NamibRand Nature Reserve, Namibia
With its petrified (read: sunburnt to a crisp) trees, drought-enduring shrubbery and rusty red dunes, the NamibRand Nature Reserve looks like it could be an intergalactic location in and of itself. That said, the remote desert is one of the darkest places in the world and an ideal locale for drinking in night sky vistas dominated by Magellanic Clouds (a duo of dwarf galaxies), the young Jewel Box cluster (guys, catch it while it's only 14 million years old), and the hyper-luminous Tarantula Nebula. As an International Dark Sky Reserve, the area has invested in preserving its status by using only red energy-saving bulbs that have no impact on light pollution levels.
The Atacama Desert, Chile
The Atacama Desert in Chile is an astro-tourist hotspot thanks to a combination of arid climate, high altitude, low light pollution and super minimal cloud coverage (all of which also happen to draw it comparisons to Mars). Just 30 miles east of San Pedro, you can tour observatories like the Llano de Chajnantor, home to the revolutionary ALMA telescope.
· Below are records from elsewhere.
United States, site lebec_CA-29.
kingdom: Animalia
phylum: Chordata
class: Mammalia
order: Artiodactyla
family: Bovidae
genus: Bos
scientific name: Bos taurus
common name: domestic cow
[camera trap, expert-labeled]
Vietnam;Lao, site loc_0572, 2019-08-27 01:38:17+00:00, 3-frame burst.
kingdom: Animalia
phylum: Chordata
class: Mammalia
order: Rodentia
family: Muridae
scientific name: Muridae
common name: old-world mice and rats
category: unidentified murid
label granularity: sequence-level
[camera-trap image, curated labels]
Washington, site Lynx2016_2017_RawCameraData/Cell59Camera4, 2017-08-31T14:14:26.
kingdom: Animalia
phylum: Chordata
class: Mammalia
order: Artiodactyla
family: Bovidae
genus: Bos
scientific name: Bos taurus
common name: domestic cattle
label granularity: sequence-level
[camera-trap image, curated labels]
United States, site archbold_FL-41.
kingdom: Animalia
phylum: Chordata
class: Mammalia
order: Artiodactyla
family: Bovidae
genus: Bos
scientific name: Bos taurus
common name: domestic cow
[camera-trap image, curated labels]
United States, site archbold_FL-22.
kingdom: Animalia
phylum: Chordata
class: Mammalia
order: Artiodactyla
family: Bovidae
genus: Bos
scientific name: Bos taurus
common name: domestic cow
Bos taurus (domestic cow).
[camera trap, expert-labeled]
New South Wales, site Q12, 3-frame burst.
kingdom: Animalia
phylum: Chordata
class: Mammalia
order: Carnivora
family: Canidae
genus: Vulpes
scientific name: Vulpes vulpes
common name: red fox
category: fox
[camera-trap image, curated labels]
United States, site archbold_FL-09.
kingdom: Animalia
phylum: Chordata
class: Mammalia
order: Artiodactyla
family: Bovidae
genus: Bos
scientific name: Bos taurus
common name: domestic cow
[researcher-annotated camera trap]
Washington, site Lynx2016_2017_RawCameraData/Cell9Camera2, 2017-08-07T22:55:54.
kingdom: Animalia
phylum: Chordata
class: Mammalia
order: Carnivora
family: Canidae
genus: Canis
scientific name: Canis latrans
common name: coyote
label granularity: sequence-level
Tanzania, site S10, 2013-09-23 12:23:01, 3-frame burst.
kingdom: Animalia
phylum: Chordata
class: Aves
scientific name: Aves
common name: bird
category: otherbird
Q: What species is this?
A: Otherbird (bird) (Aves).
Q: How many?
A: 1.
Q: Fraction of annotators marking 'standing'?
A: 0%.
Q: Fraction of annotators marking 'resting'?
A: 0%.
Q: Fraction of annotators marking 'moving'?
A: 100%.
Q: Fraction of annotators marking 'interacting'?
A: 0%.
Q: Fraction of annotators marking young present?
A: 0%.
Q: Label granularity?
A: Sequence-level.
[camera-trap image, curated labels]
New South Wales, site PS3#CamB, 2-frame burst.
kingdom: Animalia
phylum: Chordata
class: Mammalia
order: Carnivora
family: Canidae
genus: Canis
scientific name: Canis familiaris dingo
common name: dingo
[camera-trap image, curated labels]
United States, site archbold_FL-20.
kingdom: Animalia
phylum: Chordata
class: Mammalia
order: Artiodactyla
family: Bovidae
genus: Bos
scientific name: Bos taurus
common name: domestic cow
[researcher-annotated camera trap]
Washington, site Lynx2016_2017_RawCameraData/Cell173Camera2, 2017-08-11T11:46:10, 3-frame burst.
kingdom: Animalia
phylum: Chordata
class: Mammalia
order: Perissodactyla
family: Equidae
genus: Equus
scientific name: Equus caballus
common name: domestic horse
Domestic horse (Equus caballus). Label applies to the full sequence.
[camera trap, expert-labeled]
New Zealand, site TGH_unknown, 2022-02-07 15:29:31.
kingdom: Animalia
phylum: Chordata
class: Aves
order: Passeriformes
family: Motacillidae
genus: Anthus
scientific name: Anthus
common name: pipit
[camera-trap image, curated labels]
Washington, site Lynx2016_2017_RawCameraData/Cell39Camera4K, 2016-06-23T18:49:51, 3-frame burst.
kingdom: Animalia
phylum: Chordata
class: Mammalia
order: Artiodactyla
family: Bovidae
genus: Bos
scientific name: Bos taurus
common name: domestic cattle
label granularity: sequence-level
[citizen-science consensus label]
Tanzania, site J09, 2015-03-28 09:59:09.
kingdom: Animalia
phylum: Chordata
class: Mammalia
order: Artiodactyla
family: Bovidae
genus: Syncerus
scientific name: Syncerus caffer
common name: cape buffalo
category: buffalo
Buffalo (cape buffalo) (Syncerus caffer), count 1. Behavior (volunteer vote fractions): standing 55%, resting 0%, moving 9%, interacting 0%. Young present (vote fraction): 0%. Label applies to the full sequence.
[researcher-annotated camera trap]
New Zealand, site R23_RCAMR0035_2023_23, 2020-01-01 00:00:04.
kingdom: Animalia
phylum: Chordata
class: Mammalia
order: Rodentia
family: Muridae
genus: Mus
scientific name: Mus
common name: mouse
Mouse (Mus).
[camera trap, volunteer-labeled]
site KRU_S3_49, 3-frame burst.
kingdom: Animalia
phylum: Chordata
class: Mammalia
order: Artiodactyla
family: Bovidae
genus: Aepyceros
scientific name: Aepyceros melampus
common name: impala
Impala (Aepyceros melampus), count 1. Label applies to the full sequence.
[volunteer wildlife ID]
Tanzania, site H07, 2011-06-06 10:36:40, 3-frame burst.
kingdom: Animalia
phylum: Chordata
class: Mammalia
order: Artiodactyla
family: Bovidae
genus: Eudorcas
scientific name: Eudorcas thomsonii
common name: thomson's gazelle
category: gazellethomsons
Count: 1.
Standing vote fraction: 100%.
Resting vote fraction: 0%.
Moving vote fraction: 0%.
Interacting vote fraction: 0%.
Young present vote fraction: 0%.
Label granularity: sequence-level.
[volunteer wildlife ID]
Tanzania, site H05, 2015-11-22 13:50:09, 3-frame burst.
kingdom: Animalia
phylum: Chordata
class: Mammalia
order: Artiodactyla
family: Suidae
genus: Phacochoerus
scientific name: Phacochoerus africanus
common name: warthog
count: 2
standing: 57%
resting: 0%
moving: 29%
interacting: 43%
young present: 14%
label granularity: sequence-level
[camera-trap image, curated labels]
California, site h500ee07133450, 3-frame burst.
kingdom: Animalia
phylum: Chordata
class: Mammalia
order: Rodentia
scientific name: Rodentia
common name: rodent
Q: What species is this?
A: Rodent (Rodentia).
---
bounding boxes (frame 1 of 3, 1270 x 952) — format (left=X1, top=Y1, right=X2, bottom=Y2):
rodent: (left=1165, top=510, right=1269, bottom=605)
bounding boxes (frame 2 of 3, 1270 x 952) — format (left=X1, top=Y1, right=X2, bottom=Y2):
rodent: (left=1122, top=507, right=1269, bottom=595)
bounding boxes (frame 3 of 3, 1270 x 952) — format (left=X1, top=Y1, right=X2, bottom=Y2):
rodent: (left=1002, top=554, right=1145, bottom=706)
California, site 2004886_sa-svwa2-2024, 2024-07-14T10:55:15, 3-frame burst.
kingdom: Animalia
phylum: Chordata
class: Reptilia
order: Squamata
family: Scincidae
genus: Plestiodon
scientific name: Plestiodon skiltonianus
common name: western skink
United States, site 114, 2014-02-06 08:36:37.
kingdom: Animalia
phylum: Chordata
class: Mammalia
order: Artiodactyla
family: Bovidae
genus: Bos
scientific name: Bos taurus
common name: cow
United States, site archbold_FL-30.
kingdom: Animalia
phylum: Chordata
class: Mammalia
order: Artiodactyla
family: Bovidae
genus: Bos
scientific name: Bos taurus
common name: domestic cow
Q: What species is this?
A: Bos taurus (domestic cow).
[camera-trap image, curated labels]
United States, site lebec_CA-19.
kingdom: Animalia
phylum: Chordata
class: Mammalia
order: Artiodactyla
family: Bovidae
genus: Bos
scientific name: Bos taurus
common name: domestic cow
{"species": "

The game-changing technology, which utilizes 66 antennas, is capable of picking up stars light years away and with a resolution ten times higher than the Hubble, to boot. That said, independent stargazing is also next-to-none with Jupiter's moons, Saturn's rings, the Tarantula Nebula and Fornax galaxy cluster almost always detectable sans magnification.
Sahara Desert, Morocco
Most Moroccan stargazing trips start in Ouarzazate or Zagora with a multi-hour bus ride that zips you through the High Atlas mountains and traditional adobe Berber villages. While that part of the journey is impossibly stunning, it's in the Sahara, on the very edge of Morocco and Algeria, that tour guides will help you with the really exciting part of your trek – traversing the dunes on a 4x4 or perched atop a camel. An hour or two into the desert, upon nightfall, 360 degree views of the black sky deliver a stunning show of twinkling zodiac constellations from Taurus and Gemini to Cancer and Leo. If a night in the desert isn’t quite your thing (hey, suit yourself), you can also shack up at the Kasbah Hotel SaharaSky which has its own private observatory.